Al día siguiente los polvorones y el barreño vacíos, y de los chupitos, ni hablo. A veces me preocupaba la posibilidad de que los Reyes pudieran emborracharse por el alcohol y tropezaran mientras volaban (¿alguien sabe cómo se tropieza en el aire?) y por lo tanto seis millones novecientos setenta y dos mil millones seiscientos ochenta y ocho mil doscientas diecisiete personas se quedaran sin regalos. Quizás me sentiría culpable.
Cuando en la mañana del 6 de enero vi tantísimos regalos, empezaron mis primeras sospechas: ¿Había tres reyes por cada niño, o trillones de camellos? (por algo se empezaba). Luego empecé a pensar que realmente sólo traían un regalo porque no daban para más, y que las madres les ayudaban con el resto de la carta para que nosotros, ‘los peques’, no pensásemos que habían fracasado en su misión. Si me ponía a pensar, tenía sentido la falta de espacio si contaba con los sacos de carbón (siempre pensé que los reyes eran conscientes de que había muchos más niños malos que buenos, y supongo que a la hora de la verdad lo tenían en cuenta). Y no sé qué me hacía pensar que yo era de los buenos, ilusa de mi... o a lo mejor es que el detalle de los chupitos, el polvorón y el barreño era un inocente plan de soborno. Recuerdo una carta de reyes en la que escribí ‘prometo que el próximo año me portaré mejor’ (já, más ilusos todavía).

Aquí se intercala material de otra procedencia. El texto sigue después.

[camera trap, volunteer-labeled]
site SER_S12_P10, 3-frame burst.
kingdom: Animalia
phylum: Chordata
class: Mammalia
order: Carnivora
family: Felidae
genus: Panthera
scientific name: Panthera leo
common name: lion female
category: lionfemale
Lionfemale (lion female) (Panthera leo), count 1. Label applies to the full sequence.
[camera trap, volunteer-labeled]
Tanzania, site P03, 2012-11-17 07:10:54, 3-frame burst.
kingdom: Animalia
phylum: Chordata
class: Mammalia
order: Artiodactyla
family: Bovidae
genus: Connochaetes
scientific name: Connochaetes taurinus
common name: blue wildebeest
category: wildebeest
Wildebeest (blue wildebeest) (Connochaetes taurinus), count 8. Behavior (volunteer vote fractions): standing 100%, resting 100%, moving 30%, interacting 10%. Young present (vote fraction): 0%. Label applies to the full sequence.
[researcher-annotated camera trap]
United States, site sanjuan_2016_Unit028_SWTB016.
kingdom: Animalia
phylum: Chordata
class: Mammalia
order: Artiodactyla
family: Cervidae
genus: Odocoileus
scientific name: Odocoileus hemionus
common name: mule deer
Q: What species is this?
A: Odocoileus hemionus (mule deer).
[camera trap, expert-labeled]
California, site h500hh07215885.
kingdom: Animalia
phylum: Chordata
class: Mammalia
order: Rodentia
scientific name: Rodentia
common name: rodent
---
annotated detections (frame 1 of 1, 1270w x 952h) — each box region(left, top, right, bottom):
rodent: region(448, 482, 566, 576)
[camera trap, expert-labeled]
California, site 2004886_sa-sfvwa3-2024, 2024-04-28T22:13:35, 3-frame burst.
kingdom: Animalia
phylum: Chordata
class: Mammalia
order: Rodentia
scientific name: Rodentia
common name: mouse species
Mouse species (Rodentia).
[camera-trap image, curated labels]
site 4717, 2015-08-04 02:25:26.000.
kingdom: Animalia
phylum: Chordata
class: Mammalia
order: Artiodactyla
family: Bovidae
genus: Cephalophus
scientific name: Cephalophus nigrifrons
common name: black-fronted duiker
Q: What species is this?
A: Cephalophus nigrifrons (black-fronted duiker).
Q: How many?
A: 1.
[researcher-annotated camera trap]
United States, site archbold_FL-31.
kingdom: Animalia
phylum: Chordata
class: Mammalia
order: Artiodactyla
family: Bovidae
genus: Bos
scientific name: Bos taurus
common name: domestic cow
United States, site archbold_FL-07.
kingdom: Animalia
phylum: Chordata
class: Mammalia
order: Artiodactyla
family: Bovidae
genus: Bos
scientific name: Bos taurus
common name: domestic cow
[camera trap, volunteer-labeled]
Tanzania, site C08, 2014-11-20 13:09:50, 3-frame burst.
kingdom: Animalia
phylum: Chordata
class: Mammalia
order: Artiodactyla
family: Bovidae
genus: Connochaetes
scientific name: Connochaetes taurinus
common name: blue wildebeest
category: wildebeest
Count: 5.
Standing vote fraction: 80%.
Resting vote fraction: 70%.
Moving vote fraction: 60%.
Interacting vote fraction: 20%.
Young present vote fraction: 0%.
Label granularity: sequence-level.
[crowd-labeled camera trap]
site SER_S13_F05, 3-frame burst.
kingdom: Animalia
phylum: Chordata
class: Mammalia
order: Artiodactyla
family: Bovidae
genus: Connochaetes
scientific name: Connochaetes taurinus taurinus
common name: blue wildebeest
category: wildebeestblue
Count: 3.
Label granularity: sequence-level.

Aunque creo recordar que con ocho años, ya caí en la cuenta de todo. Veía a mis padres cargados de sospechosas bolsas cuadradas gigantes, con tijeras y rollos de fiso escondidos en el bolso de mi madre. Se encerraban misteriosamente en la habitación, y cuando salían me prohibían entrar hasta la mañana siguiente (qué misterioso y disimulado todo). Si os soy sincera, ni me llevé una terrible desilusión, ni lloré de rabia, ni me fui deprisa a contárselo a las compañeras de clase. Supongo que lo ví como una etapa más que había terminado, y por supuesto algo que cada uno tenía que descubrir por sí mismo, no soy quien para romperle la burbuja a nadie. Recuerdo que ni siquiera llegué a contarle a mi madre que lo había descubierto, la veía tan ilusionada esperando mi reacción al ver el sofá lleno de regalos que me pareció mejor esperar un par de años más. Podría decirse que la tortilla dió un giro extraño. Escribía la carta y asistía a esos ridículos eventos del Corte Inglés en el que tenía que sentarme en la pierna de un hombre con bigote despegado, aunque sin duda, lo que peor llevé de todo fué el no poder cambiar la expresión de ‘Quiero que los reyes me traigan __’ por ‘¿Puedes comprarme __ por reyes?’. Reconozco que me hacía ilusión ver esos juguetes que salían en la tele envueltos en mi sofá, pero a medida que iba creciendo los juguetes y la ilusión fueron escaseando.
Y actualmente si os soy sincera, ni tengo ganas de Navidad (simplemente porque no me gusta), ni de comprar y abrir regalos (este año no necesito nada y tengo que pedir cosas por fuerza, es otro punto más en contra de la Navidad, hacerlo más por la costumbre que por ganas). Aunque si hay que pedir algo..debo añadir una última nota:
Queridos Reyes Magos, si existís realmente, os pediría que me lo demostraseis mandándome a un guapo argentino con un lazo de regalo en la cabeza. Lo agradecería enormemente, espero que tengáis esta breve petición en cuenta.
Posdata: El lazo en la cabeza no es necesario, era por capricho.
Un saludo, M.
Como sé que eres perfeccionista, supongo que preferirás que te lo diga a que me calle cual puta: en el título hay un "que" que desestructura totalmente el significado del mismo.